Work order A:
In the passage on knowing God's will, what does it say would be the first effect of a conscience in real healthful activity?
Work order B:
In the passage on knowing God's will, list each thing the Apostle prays for in the quoted prayer that begins "ye might be filled".
Work order C:
Extend the passage on knowing God's will, picking up after its final sentence.

Selected excerpt:
════
People would like a convenient and comfortable means of knowing God's will, as one might get a receipt for anything; but there exists no means of ascertaining it without reference to the state of our own soul. Further, we sometimes seek God's will, desiring to know how to act in circumstances in which it is not His will that we should be found at all. If conscience were in real healthful activity, its first effect would be to make us quit them. It is our own will that sets us there, and we should like nevertheless to enjoy the consolation of God's direction in a path which we ourselves have chosen. Such is a very common case.
Be assured that, if we are near enough to God, we shall have no trouble to know His will. In a long and active life it may happen that God, in His love, may not always at once reveal His will to us, that we may feel our dependence, particularly where the individual has a tendency to act according to his own will. However, "if therefore thine eye he single, thy whole body shall be full of light"; whence it is certain, that if the whole body is not full of light, the eye is not single. You will say, "That is poor consolation." I answer, "It is a rich consolation for those whose sole desire is to have the eye single and to walk with God; not, so to speak, for those who would avoid trouble in learning His will objectively, but for those whose desire is to walk with God. "If any man walk in the day, he stumbleth not, because he seeth the light of this world. But if a man walk in the night, he stumbleth, because there is no light in him." It is always the same principle. "He that followeth Me shall not walk in darkness, but shall have the light of life." You cannot withdraw yourself from this moral law of Christianity. Thus the Apostle prays that "ye might be filled with the knowledge of His will in all wisdom and spiritual understanding; that ye might walk worthy of the Lord unto all pleasing, being fruitful in every good work, and increasing in the knowledge of God." The mutual connection of these things is of immense importance for the soul. The Lord must be known intimately if one would walk in a way worthy of Him; and it is thus that we grow in the knowledge of God's will. "And this I pray, that your love may abound yet more and more in knowledge and in all judgment; that ye may approve things that are excellent; that ye may be sincere and without offense till the day of Christ." Finally, it is written that the spiritual man "judgeth all things, yet he himself is judged of no man."
════
Supplied information:
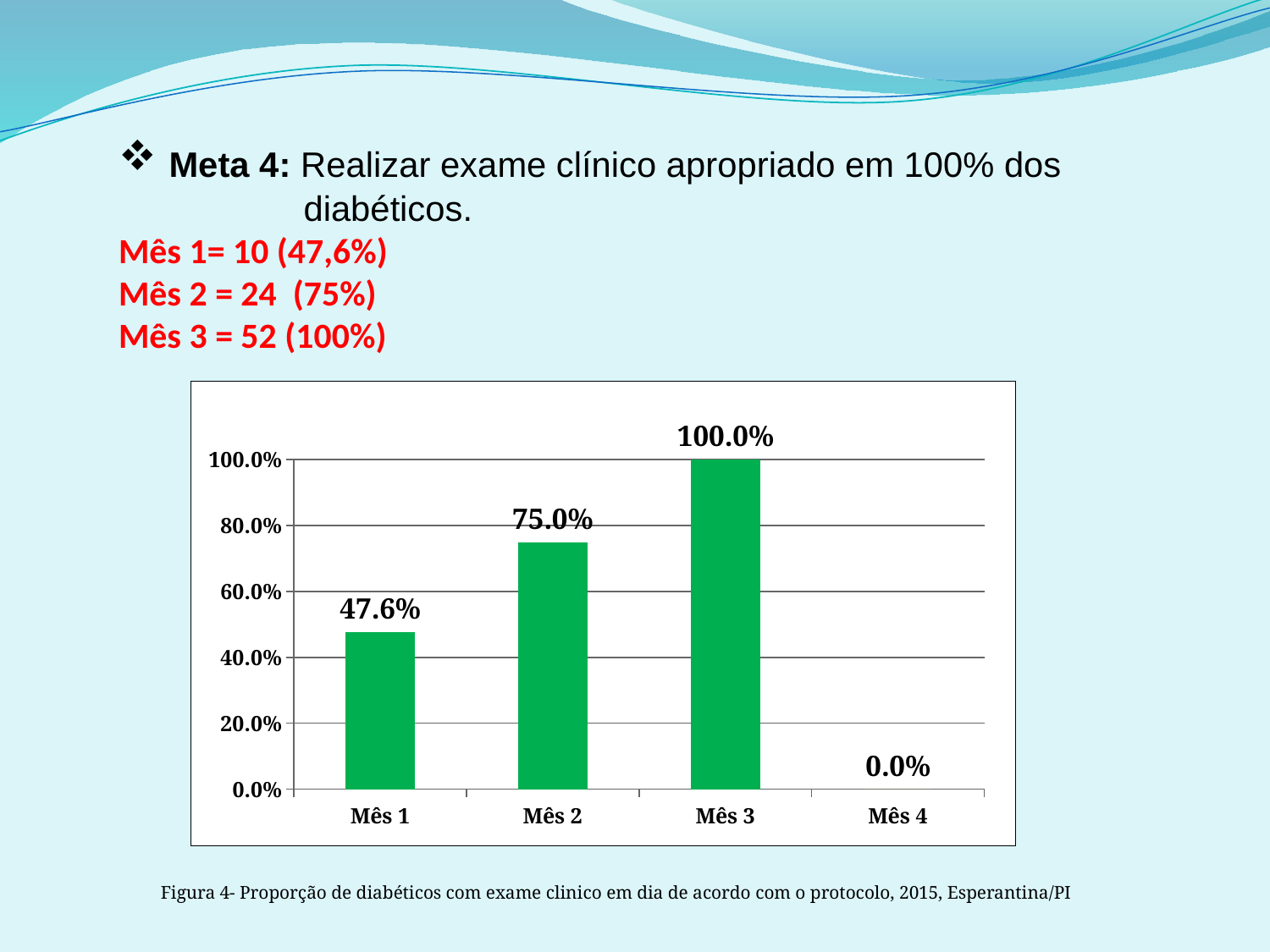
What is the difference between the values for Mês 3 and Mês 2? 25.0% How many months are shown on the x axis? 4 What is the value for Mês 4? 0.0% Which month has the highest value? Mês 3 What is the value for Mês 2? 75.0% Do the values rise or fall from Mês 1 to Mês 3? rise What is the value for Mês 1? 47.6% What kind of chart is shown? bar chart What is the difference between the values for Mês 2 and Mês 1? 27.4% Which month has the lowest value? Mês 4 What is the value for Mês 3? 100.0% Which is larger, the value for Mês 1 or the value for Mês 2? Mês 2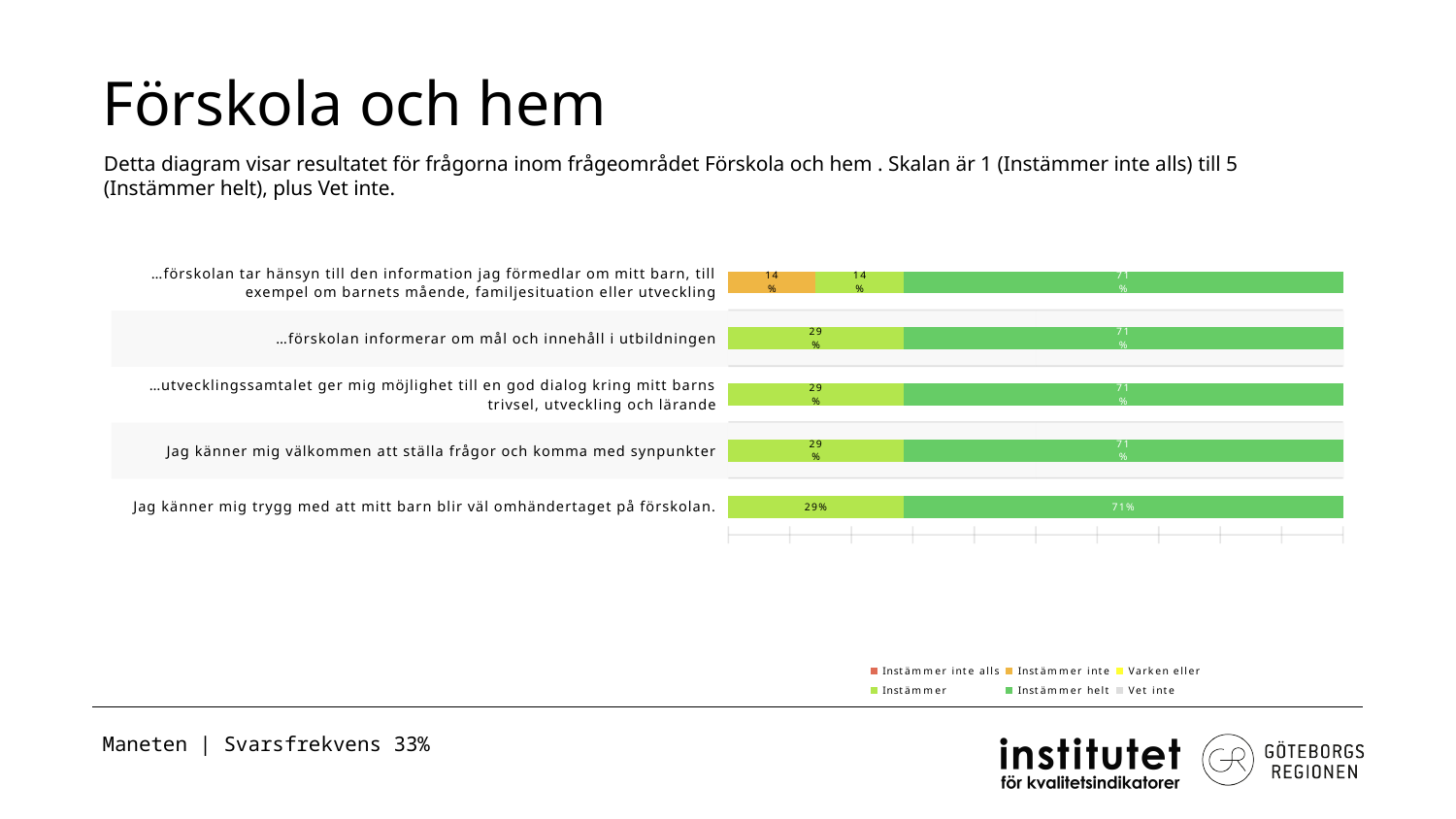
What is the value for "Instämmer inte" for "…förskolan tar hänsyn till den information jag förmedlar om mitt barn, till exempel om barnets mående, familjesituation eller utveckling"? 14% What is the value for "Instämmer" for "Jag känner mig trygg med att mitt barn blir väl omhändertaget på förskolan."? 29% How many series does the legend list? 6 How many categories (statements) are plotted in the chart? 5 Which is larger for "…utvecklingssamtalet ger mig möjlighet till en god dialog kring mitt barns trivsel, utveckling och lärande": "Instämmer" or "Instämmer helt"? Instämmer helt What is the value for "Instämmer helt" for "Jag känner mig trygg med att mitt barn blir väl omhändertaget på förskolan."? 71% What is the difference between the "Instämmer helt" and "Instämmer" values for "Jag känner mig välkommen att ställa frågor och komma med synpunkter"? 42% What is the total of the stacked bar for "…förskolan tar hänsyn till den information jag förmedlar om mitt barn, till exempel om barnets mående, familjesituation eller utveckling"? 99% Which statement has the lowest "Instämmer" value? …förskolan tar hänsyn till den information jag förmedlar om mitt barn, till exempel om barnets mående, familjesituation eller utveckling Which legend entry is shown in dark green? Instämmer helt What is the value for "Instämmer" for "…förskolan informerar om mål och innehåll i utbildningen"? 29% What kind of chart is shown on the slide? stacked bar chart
════
Answer space A:
It would make us quit the circumstances in which it is not God's will that we should be found at all.

Answer space B:
- To be filled with the knowledge of His will in all wisdom and spiritual understanding
- To walk worthy of the Lord unto all pleasing
- To be fruitful in every good work
- To increase in the knowledge of God

Answer space C:
It is, then, the will of God, and a precious will, that we should be able to discern it only according to our spiritual state. In general, when we think we are judging circumstances, it is God who is judging us—who is judging our state. Our business is to keep close to Him. God would not be good to us, if He permitted us to discover His will without that. It might be convenient just to have a director of consciences, and we should thus be spared the discovery and the chastisement of our moral condition. Thus, if you seek how you may discover the will of God without that, you are seeking evil; and it is what we see every day.
J. N. D.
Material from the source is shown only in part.